--- Records for this exercise ---
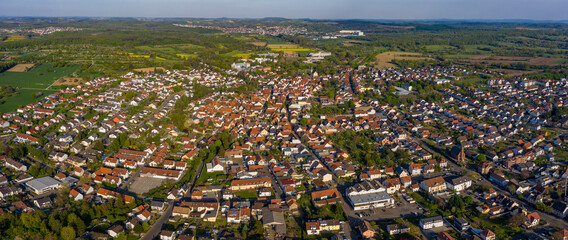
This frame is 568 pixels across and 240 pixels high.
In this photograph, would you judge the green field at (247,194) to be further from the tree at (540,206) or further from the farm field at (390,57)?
the farm field at (390,57)

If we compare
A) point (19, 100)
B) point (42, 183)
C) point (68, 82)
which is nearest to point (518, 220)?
point (42, 183)

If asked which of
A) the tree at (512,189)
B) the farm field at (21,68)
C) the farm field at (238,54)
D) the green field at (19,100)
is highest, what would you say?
the farm field at (238,54)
---
Exercise requirements –
Return all of the data above verbatim, but omit the pictures.

Answer for the task –
This frame is 568 pixels across and 240 pixels high.
In this photograph, would you judge the green field at (247,194) to be further from the tree at (540,206) or further from the farm field at (390,57)?
the farm field at (390,57)

If we compare
A) point (19, 100)
B) point (42, 183)
C) point (68, 82)
which is nearest to point (518, 220)?
point (42, 183)

If asked which of
A) the tree at (512,189)
B) the farm field at (21,68)
C) the farm field at (238,54)
D) the green field at (19,100)
is highest, what would you say?
the farm field at (238,54)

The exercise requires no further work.